◆ HOW TO COMPLETE THIS TASK ◆
Starting with the line that contains "this 1345×896 image.", write out each line through the end of the listing, unchanged. Output nothing else.

◆ INFORMATION PROVIDED ◆

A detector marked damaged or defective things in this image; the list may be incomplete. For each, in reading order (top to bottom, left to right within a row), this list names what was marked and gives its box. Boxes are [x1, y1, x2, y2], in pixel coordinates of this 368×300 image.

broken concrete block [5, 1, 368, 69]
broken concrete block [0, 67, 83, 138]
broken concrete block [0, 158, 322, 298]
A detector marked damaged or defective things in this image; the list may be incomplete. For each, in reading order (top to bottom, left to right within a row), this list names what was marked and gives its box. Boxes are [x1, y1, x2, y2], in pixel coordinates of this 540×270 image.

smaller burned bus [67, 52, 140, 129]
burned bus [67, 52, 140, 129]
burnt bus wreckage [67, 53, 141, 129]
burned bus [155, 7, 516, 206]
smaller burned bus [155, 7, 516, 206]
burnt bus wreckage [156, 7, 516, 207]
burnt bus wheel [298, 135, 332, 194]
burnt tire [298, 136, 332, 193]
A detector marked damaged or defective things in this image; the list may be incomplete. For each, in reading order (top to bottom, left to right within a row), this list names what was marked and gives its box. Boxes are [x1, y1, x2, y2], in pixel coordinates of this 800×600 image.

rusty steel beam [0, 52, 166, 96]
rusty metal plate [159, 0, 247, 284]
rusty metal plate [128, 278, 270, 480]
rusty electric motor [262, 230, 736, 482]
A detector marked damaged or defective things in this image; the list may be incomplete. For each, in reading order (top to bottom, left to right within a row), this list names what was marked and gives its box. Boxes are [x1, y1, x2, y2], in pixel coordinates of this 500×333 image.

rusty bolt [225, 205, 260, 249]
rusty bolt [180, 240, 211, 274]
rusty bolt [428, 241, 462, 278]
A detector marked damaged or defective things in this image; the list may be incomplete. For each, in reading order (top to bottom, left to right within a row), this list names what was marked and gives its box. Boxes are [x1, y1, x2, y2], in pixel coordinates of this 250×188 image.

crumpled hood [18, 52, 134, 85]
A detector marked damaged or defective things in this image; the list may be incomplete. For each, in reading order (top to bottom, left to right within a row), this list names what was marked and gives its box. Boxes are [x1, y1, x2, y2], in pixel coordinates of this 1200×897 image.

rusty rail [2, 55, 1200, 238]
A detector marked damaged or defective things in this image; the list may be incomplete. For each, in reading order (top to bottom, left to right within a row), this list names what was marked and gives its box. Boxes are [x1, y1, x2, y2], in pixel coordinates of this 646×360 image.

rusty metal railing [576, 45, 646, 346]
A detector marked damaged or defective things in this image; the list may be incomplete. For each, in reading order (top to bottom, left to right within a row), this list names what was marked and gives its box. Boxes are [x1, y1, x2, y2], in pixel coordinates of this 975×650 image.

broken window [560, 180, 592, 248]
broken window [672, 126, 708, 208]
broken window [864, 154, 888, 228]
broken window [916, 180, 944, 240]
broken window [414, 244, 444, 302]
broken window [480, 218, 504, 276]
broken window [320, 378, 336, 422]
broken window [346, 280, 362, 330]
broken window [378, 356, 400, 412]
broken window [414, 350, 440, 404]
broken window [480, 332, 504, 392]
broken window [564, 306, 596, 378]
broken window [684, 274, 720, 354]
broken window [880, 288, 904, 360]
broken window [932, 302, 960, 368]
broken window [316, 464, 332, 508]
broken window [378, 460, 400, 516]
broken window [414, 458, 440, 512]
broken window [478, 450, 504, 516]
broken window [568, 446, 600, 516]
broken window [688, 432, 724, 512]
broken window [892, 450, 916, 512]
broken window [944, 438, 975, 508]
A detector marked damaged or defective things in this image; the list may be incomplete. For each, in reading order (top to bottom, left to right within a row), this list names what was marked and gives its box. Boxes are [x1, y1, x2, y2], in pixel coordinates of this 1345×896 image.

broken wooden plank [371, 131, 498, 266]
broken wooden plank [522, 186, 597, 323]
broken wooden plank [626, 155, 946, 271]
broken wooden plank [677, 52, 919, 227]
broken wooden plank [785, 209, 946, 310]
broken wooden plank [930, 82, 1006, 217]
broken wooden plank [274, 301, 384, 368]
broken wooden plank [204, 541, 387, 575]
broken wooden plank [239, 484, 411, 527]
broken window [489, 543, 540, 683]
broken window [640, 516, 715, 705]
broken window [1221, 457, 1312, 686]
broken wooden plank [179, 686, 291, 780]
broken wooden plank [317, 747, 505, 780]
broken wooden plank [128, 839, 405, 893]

◆ ANSWER ◆
A detector marked damaged or defective things in this image; the list may be incomplete. For each, in reading order (top to bottom, left to right within a row), this list names what was marked and gives its box. Boxes are [x1, y1, x2, y2], in pixel coordinates of this 1345×896 image.

broken wooden plank [371, 131, 498, 266]
broken wooden plank [522, 186, 597, 323]
broken wooden plank [626, 155, 946, 271]
broken wooden plank [677, 52, 919, 227]
broken wooden plank [785, 209, 946, 310]
broken wooden plank [930, 82, 1006, 217]
broken wooden plank [274, 301, 384, 368]
broken wooden plank [204, 541, 387, 575]
broken wooden plank [239, 484, 411, 527]
broken window [489, 543, 540, 683]
broken window [640, 516, 715, 705]
broken window [1221, 457, 1312, 686]
broken wooden plank [179, 686, 291, 780]
broken wooden plank [317, 747, 505, 780]
broken wooden plank [128, 839, 405, 893]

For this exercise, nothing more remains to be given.